Silicon Software FPGA Frame Grabber – Deep Learning High Performance Solution


Deep learning has proven to be a successful solution in many applications when environmental parameters become variable or algorithms become complex. For use in production, there is now a solution that can handle bandwidths in excess of 200 MB/s. In keeping with the requirements for high computing power, the microEnable 5 marathon deepVCL was specially developed, on which larger neural networks can be calculated without delay using a more powerful FPGA. 

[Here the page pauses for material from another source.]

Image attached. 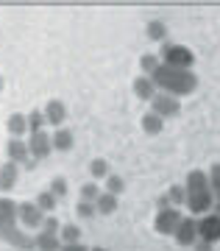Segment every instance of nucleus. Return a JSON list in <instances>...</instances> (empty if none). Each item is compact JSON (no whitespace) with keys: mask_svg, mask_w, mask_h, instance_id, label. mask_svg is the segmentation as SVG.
I'll list each match as a JSON object with an SVG mask.
<instances>
[{"mask_svg":"<svg viewBox=\"0 0 220 251\" xmlns=\"http://www.w3.org/2000/svg\"><path fill=\"white\" fill-rule=\"evenodd\" d=\"M23 168H25V171H34V168H36V159H34V156H28V159L23 162Z\"/></svg>","mask_w":220,"mask_h":251,"instance_id":"f704fd0d","label":"nucleus"},{"mask_svg":"<svg viewBox=\"0 0 220 251\" xmlns=\"http://www.w3.org/2000/svg\"><path fill=\"white\" fill-rule=\"evenodd\" d=\"M156 84H153V81L148 78V75H140V78H134V95H137V98L140 100H153L156 98Z\"/></svg>","mask_w":220,"mask_h":251,"instance_id":"4468645a","label":"nucleus"},{"mask_svg":"<svg viewBox=\"0 0 220 251\" xmlns=\"http://www.w3.org/2000/svg\"><path fill=\"white\" fill-rule=\"evenodd\" d=\"M156 90H165L168 95H193L198 90V75L193 70H181V67H170V64H159L156 70L148 75Z\"/></svg>","mask_w":220,"mask_h":251,"instance_id":"f257e3e1","label":"nucleus"},{"mask_svg":"<svg viewBox=\"0 0 220 251\" xmlns=\"http://www.w3.org/2000/svg\"><path fill=\"white\" fill-rule=\"evenodd\" d=\"M64 117H67V106H64L62 100H48V106H45V120L56 128H62Z\"/></svg>","mask_w":220,"mask_h":251,"instance_id":"ddd939ff","label":"nucleus"},{"mask_svg":"<svg viewBox=\"0 0 220 251\" xmlns=\"http://www.w3.org/2000/svg\"><path fill=\"white\" fill-rule=\"evenodd\" d=\"M89 251H106L103 246H95V249H89Z\"/></svg>","mask_w":220,"mask_h":251,"instance_id":"4c0bfd02","label":"nucleus"},{"mask_svg":"<svg viewBox=\"0 0 220 251\" xmlns=\"http://www.w3.org/2000/svg\"><path fill=\"white\" fill-rule=\"evenodd\" d=\"M6 128H9V134H11V137L23 140V137L28 134V115H20V112L9 115V120H6Z\"/></svg>","mask_w":220,"mask_h":251,"instance_id":"2eb2a0df","label":"nucleus"},{"mask_svg":"<svg viewBox=\"0 0 220 251\" xmlns=\"http://www.w3.org/2000/svg\"><path fill=\"white\" fill-rule=\"evenodd\" d=\"M67 190L70 187H67V179H64V176H56V179L50 181V193L56 198H67Z\"/></svg>","mask_w":220,"mask_h":251,"instance_id":"c756f323","label":"nucleus"},{"mask_svg":"<svg viewBox=\"0 0 220 251\" xmlns=\"http://www.w3.org/2000/svg\"><path fill=\"white\" fill-rule=\"evenodd\" d=\"M0 90H3V78H0Z\"/></svg>","mask_w":220,"mask_h":251,"instance_id":"58836bf2","label":"nucleus"},{"mask_svg":"<svg viewBox=\"0 0 220 251\" xmlns=\"http://www.w3.org/2000/svg\"><path fill=\"white\" fill-rule=\"evenodd\" d=\"M168 198H170V204H173V206H181L187 201V190L178 187V184H173V187L168 190Z\"/></svg>","mask_w":220,"mask_h":251,"instance_id":"7c9ffc66","label":"nucleus"},{"mask_svg":"<svg viewBox=\"0 0 220 251\" xmlns=\"http://www.w3.org/2000/svg\"><path fill=\"white\" fill-rule=\"evenodd\" d=\"M59 229H62L59 218H53V215L45 218V224H42V232H45V234H59Z\"/></svg>","mask_w":220,"mask_h":251,"instance_id":"2f4dec72","label":"nucleus"},{"mask_svg":"<svg viewBox=\"0 0 220 251\" xmlns=\"http://www.w3.org/2000/svg\"><path fill=\"white\" fill-rule=\"evenodd\" d=\"M156 206H159V212H162V209H170V206H173V204H170V198H168V193L156 198Z\"/></svg>","mask_w":220,"mask_h":251,"instance_id":"72a5a7b5","label":"nucleus"},{"mask_svg":"<svg viewBox=\"0 0 220 251\" xmlns=\"http://www.w3.org/2000/svg\"><path fill=\"white\" fill-rule=\"evenodd\" d=\"M159 64H162V59H159L156 53H142L140 56V67H142V73H145V75H150Z\"/></svg>","mask_w":220,"mask_h":251,"instance_id":"b1692460","label":"nucleus"},{"mask_svg":"<svg viewBox=\"0 0 220 251\" xmlns=\"http://www.w3.org/2000/svg\"><path fill=\"white\" fill-rule=\"evenodd\" d=\"M148 39H153V42H165V39H168V28H165V23L150 20L148 23Z\"/></svg>","mask_w":220,"mask_h":251,"instance_id":"412c9836","label":"nucleus"},{"mask_svg":"<svg viewBox=\"0 0 220 251\" xmlns=\"http://www.w3.org/2000/svg\"><path fill=\"white\" fill-rule=\"evenodd\" d=\"M206 176H209V190H212V196L220 201V162H218V165H212V171L206 173Z\"/></svg>","mask_w":220,"mask_h":251,"instance_id":"bb28decb","label":"nucleus"},{"mask_svg":"<svg viewBox=\"0 0 220 251\" xmlns=\"http://www.w3.org/2000/svg\"><path fill=\"white\" fill-rule=\"evenodd\" d=\"M59 240L62 243H81V229L75 224H67L59 229Z\"/></svg>","mask_w":220,"mask_h":251,"instance_id":"5701e85b","label":"nucleus"},{"mask_svg":"<svg viewBox=\"0 0 220 251\" xmlns=\"http://www.w3.org/2000/svg\"><path fill=\"white\" fill-rule=\"evenodd\" d=\"M53 140V151H70L73 148V131L70 128H56V134H50Z\"/></svg>","mask_w":220,"mask_h":251,"instance_id":"f3484780","label":"nucleus"},{"mask_svg":"<svg viewBox=\"0 0 220 251\" xmlns=\"http://www.w3.org/2000/svg\"><path fill=\"white\" fill-rule=\"evenodd\" d=\"M6 153H9V162L23 165V162L31 156V151H28V140H17V137H11L9 145H6Z\"/></svg>","mask_w":220,"mask_h":251,"instance_id":"f8f14e48","label":"nucleus"},{"mask_svg":"<svg viewBox=\"0 0 220 251\" xmlns=\"http://www.w3.org/2000/svg\"><path fill=\"white\" fill-rule=\"evenodd\" d=\"M17 179H20V165L17 162H6V165H0V190H3V193L14 190Z\"/></svg>","mask_w":220,"mask_h":251,"instance_id":"9b49d317","label":"nucleus"},{"mask_svg":"<svg viewBox=\"0 0 220 251\" xmlns=\"http://www.w3.org/2000/svg\"><path fill=\"white\" fill-rule=\"evenodd\" d=\"M56 201H59V198L53 196L50 190H42V193L36 196V206H39L42 212H53V209H56Z\"/></svg>","mask_w":220,"mask_h":251,"instance_id":"4be33fe9","label":"nucleus"},{"mask_svg":"<svg viewBox=\"0 0 220 251\" xmlns=\"http://www.w3.org/2000/svg\"><path fill=\"white\" fill-rule=\"evenodd\" d=\"M195 251H212V243L201 240V243H198V246H195Z\"/></svg>","mask_w":220,"mask_h":251,"instance_id":"c9c22d12","label":"nucleus"},{"mask_svg":"<svg viewBox=\"0 0 220 251\" xmlns=\"http://www.w3.org/2000/svg\"><path fill=\"white\" fill-rule=\"evenodd\" d=\"M212 209H215V215L220 218V201H215V204H212Z\"/></svg>","mask_w":220,"mask_h":251,"instance_id":"e433bc0d","label":"nucleus"},{"mask_svg":"<svg viewBox=\"0 0 220 251\" xmlns=\"http://www.w3.org/2000/svg\"><path fill=\"white\" fill-rule=\"evenodd\" d=\"M109 165H106V159H92L89 162V176H92V179H106V176H109Z\"/></svg>","mask_w":220,"mask_h":251,"instance_id":"393cba45","label":"nucleus"},{"mask_svg":"<svg viewBox=\"0 0 220 251\" xmlns=\"http://www.w3.org/2000/svg\"><path fill=\"white\" fill-rule=\"evenodd\" d=\"M176 243L178 246H195V240H198V226H195V218H181V224H178L176 229Z\"/></svg>","mask_w":220,"mask_h":251,"instance_id":"9d476101","label":"nucleus"},{"mask_svg":"<svg viewBox=\"0 0 220 251\" xmlns=\"http://www.w3.org/2000/svg\"><path fill=\"white\" fill-rule=\"evenodd\" d=\"M28 151H31V156H34L36 162L48 159L50 151H53L50 134H48V131H36V134H31V137H28Z\"/></svg>","mask_w":220,"mask_h":251,"instance_id":"0eeeda50","label":"nucleus"},{"mask_svg":"<svg viewBox=\"0 0 220 251\" xmlns=\"http://www.w3.org/2000/svg\"><path fill=\"white\" fill-rule=\"evenodd\" d=\"M17 218H20V224L28 226V229H39L45 224V212L36 206V201H23V204H17Z\"/></svg>","mask_w":220,"mask_h":251,"instance_id":"423d86ee","label":"nucleus"},{"mask_svg":"<svg viewBox=\"0 0 220 251\" xmlns=\"http://www.w3.org/2000/svg\"><path fill=\"white\" fill-rule=\"evenodd\" d=\"M64 243L59 240V234H45V232H39L34 237V249L36 251H59Z\"/></svg>","mask_w":220,"mask_h":251,"instance_id":"dca6fc26","label":"nucleus"},{"mask_svg":"<svg viewBox=\"0 0 220 251\" xmlns=\"http://www.w3.org/2000/svg\"><path fill=\"white\" fill-rule=\"evenodd\" d=\"M159 59H162V64L181 67V70H193V64H195V53H193V50H190L187 45H176V42H162Z\"/></svg>","mask_w":220,"mask_h":251,"instance_id":"20e7f679","label":"nucleus"},{"mask_svg":"<svg viewBox=\"0 0 220 251\" xmlns=\"http://www.w3.org/2000/svg\"><path fill=\"white\" fill-rule=\"evenodd\" d=\"M98 196H100V187H98V184H92V181L81 184V201H89V204H95Z\"/></svg>","mask_w":220,"mask_h":251,"instance_id":"cd10ccee","label":"nucleus"},{"mask_svg":"<svg viewBox=\"0 0 220 251\" xmlns=\"http://www.w3.org/2000/svg\"><path fill=\"white\" fill-rule=\"evenodd\" d=\"M75 212H78L81 221H92V218L98 215L95 204H89V201H78V206H75Z\"/></svg>","mask_w":220,"mask_h":251,"instance_id":"c85d7f7f","label":"nucleus"},{"mask_svg":"<svg viewBox=\"0 0 220 251\" xmlns=\"http://www.w3.org/2000/svg\"><path fill=\"white\" fill-rule=\"evenodd\" d=\"M95 209L100 212V215H112L117 209V196H112V193H100L95 201Z\"/></svg>","mask_w":220,"mask_h":251,"instance_id":"6ab92c4d","label":"nucleus"},{"mask_svg":"<svg viewBox=\"0 0 220 251\" xmlns=\"http://www.w3.org/2000/svg\"><path fill=\"white\" fill-rule=\"evenodd\" d=\"M178 224H181V215H178L176 206H170V209H162V212H156L153 229H156L159 234H176Z\"/></svg>","mask_w":220,"mask_h":251,"instance_id":"6e6552de","label":"nucleus"},{"mask_svg":"<svg viewBox=\"0 0 220 251\" xmlns=\"http://www.w3.org/2000/svg\"><path fill=\"white\" fill-rule=\"evenodd\" d=\"M184 190H187V201L184 204L190 206L193 215H201V212L212 209L215 196H212V190H209V176H206L203 171H190L187 173Z\"/></svg>","mask_w":220,"mask_h":251,"instance_id":"7ed1b4c3","label":"nucleus"},{"mask_svg":"<svg viewBox=\"0 0 220 251\" xmlns=\"http://www.w3.org/2000/svg\"><path fill=\"white\" fill-rule=\"evenodd\" d=\"M198 226V237L206 243H218L220 240V218L212 212V215H203L201 221H195Z\"/></svg>","mask_w":220,"mask_h":251,"instance_id":"1a4fd4ad","label":"nucleus"},{"mask_svg":"<svg viewBox=\"0 0 220 251\" xmlns=\"http://www.w3.org/2000/svg\"><path fill=\"white\" fill-rule=\"evenodd\" d=\"M45 112L34 109V112H28V134H36V131H45Z\"/></svg>","mask_w":220,"mask_h":251,"instance_id":"aec40b11","label":"nucleus"},{"mask_svg":"<svg viewBox=\"0 0 220 251\" xmlns=\"http://www.w3.org/2000/svg\"><path fill=\"white\" fill-rule=\"evenodd\" d=\"M150 112L159 115L162 120H165V117H176L178 112H181V103H178V98H173L168 92H156V98L150 100Z\"/></svg>","mask_w":220,"mask_h":251,"instance_id":"39448f33","label":"nucleus"},{"mask_svg":"<svg viewBox=\"0 0 220 251\" xmlns=\"http://www.w3.org/2000/svg\"><path fill=\"white\" fill-rule=\"evenodd\" d=\"M59 251H89V249L84 246V243H64Z\"/></svg>","mask_w":220,"mask_h":251,"instance_id":"473e14b6","label":"nucleus"},{"mask_svg":"<svg viewBox=\"0 0 220 251\" xmlns=\"http://www.w3.org/2000/svg\"><path fill=\"white\" fill-rule=\"evenodd\" d=\"M162 128H165V120L159 115H153V112L142 115V131H145V134L156 137V134H162Z\"/></svg>","mask_w":220,"mask_h":251,"instance_id":"a211bd4d","label":"nucleus"},{"mask_svg":"<svg viewBox=\"0 0 220 251\" xmlns=\"http://www.w3.org/2000/svg\"><path fill=\"white\" fill-rule=\"evenodd\" d=\"M0 240H6L17 251L34 249V237H28V234L20 229L17 201H11V198H0Z\"/></svg>","mask_w":220,"mask_h":251,"instance_id":"f03ea898","label":"nucleus"},{"mask_svg":"<svg viewBox=\"0 0 220 251\" xmlns=\"http://www.w3.org/2000/svg\"><path fill=\"white\" fill-rule=\"evenodd\" d=\"M123 190H125V181L120 179L117 173H109V176H106V193H112V196H120Z\"/></svg>","mask_w":220,"mask_h":251,"instance_id":"a878e982","label":"nucleus"}]
</instances>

microEnable 5 marathon deep VCL with CNN runtime licence for VisualApplets


The deepVCL is a Camera Link frame grabber of the programmable marathon V-series. With an input bandwidth of up to 850 MB/s, support for all Camera Link formats and the PCI Express x4 bus interface, it can be used for all industrial applications. The integrated FPGA is characterized by high parallelism of processing, low heat output, deterministic latencies and long market availability.


The deep VCL board offers high speeds and bandwidths coupled with a high prediction accuracy of results above 98%. It already comes with a CNN runtime license for VisualApplets and offers a cheaper, more energy efficient and faster overall solution than a comparable with an industrial GPU.


Full Service and Implementation Service

With VisualApplets, suitable network architectures can be integrated and pre-trained configuration parameters for the weights of the networks can be loaded

Deep Learning solutions on the deepVCL frame grabber are now offered exclusively as a service by us.


  • Due to the high number of requests we already offer services as full development or implementation support. An extension of VisualApplets for self-programming is planned and will appear at a later date.


  • Using graphical FPGA programming with VisualApplets, suitable network architectures of different sizes and complexity can be integrated and pre-trained configuration parameters for the weights of the networks can be loaded for a variety of image processing applications.



Two service packages are available for implementing a customer-specific deep learning application.


  • With the full service package, all tasks are taken over by us: Setup and training of the network based on the images supplied and classified by the customer as well as the FPGA implementation.


  • For experienced users we offer the implementation service: If users have already set up a network and trained it, we transfer and implement it together with the weights (parameters) on the frame grabber FPGA. In both cases, the delivery is tested and documented by us for the desired bandwidth and accuracy.

Two service packages for the implementation of customer-specific deep learning applications



High speeds and bandwidths paired with a high prediction accuracy of the results

In the decentralized computing approach of Industry 4.0 there is a need for embedded vision with Deep Learning.


  • Since FPGAs are up to ten times more energy efficient than GPUs, CNN-based applications can be implemented particularly well on embedded and mobile systems with the necessary low thermal output.


  • CNNs run on frame grabber FPGAs, but also on VisualApplets compatible cameras and vision sensors.